As I sat in the darkness of my bedroom at night, I explored myself and found a euphoria and thrill of sensation that I couldn’t believe existed in one’s own body. The joy of it all was better than video games or television, bike riding or smoking, drinking or playing pool, it was rapture, pure and simple. And then to find out masturbation was a sin. I was crestfallen. How? How could something that brought me such pleasure be a sin? And that was just the beginning, soon I began dating. My girlfriend taught me a world that brought me to the precipice of ecstasy, and then promptly kicked me off that edge. I tumbled through the air until, instead of hitting the ground, I learned to fly above the earth, aiming straight for the sun, until I melted under its warmth, as if I was made of wax. I just couldn’t get behind this idea of my hedonism nothing more than immoral acts, that I would somehow go to hell for such amorous encounters. So I refused to acknowledge it as sin. If I did, they would win the battle for my soul. My sybaritism was my salvation, and I relished in those moments of blinding elation as my release from the bonds of such a restrictive life.
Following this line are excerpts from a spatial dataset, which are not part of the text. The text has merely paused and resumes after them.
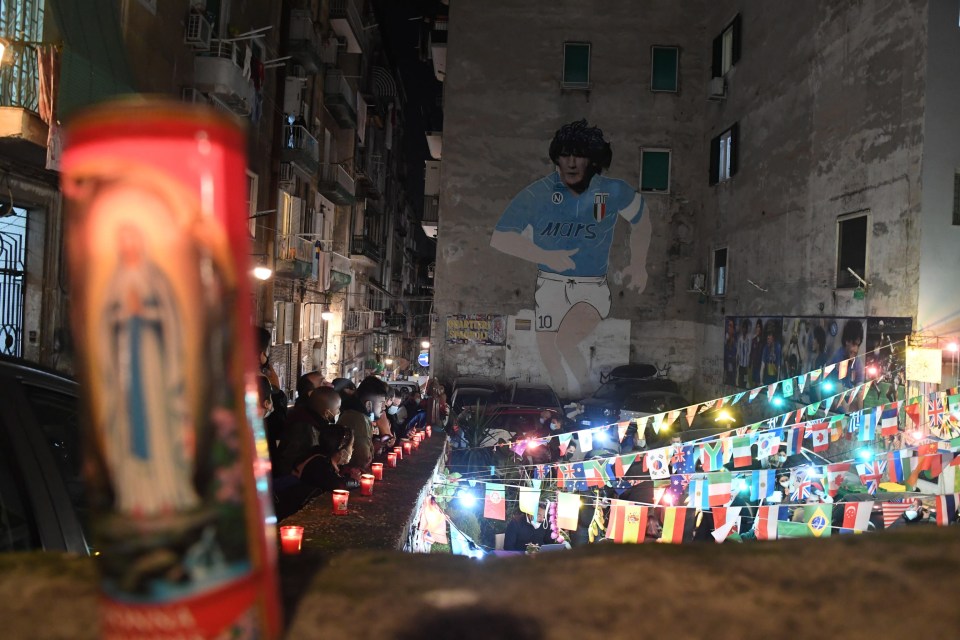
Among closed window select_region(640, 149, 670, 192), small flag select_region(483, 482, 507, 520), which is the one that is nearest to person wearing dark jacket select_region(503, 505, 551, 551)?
small flag select_region(483, 482, 507, 520)

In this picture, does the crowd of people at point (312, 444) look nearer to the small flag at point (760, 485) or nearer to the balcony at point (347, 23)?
the small flag at point (760, 485)

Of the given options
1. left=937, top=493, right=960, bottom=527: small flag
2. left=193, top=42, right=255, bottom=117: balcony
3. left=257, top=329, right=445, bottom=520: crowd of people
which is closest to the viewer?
left=257, top=329, right=445, bottom=520: crowd of people

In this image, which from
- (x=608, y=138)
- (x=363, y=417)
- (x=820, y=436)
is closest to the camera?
(x=363, y=417)

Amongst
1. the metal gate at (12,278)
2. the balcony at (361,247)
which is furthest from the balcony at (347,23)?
the metal gate at (12,278)

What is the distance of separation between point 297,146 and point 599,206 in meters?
8.70

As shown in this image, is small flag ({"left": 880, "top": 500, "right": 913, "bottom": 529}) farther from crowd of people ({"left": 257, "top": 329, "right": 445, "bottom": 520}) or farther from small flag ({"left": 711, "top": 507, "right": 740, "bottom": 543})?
crowd of people ({"left": 257, "top": 329, "right": 445, "bottom": 520})

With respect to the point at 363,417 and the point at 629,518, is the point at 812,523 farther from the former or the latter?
the point at 363,417

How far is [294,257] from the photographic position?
21062mm

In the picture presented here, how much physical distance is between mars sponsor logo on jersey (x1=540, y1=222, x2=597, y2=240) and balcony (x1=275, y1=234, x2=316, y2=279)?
23.5ft

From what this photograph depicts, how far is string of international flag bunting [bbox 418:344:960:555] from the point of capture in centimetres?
700

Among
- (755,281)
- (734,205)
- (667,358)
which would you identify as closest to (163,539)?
(755,281)

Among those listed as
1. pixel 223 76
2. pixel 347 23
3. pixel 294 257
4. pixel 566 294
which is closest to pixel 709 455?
pixel 223 76

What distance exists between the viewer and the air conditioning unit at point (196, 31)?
13875mm

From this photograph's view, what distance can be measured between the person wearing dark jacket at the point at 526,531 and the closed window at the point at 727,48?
1432cm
I cannot tell you the last time I went to confession. My memory is hazy in those years, but I am pretty sure it was somewhere around tenth grade. I remember that church so well though. The carpet, the ceiling, the painted frescos of angels staring down from above. The stained glass windows were tall, ominous, yet striking pieces of art. Recessed cubbies of the stations of the cross, three dimensional works with Jesus always the center of attention, filled the walls between each window. I remember everything so well. I remember the booth, that constrictive booth, in which I developed a sinister secret of deceit. I entered that booth for absolution, and ended up walking out a sinner.
At the end of every confession though, I always allowed one small nagging doubt in my mind to flourish. After all of my resolve and atheistic belief, after my blinding euphoria of sensuous exploration had set me free, there was always that Catholic guilt clawing at my back. So one last sin would be confessed. With no explanation behind it, a simple sin would pass my lips, and float as a whisper on the stifling air. “I Lied.”
Bless me father, for I am about to sin.
Guilt is a useless emotion. It is not so much the sin it is how we sin. Are we addicted to sinning.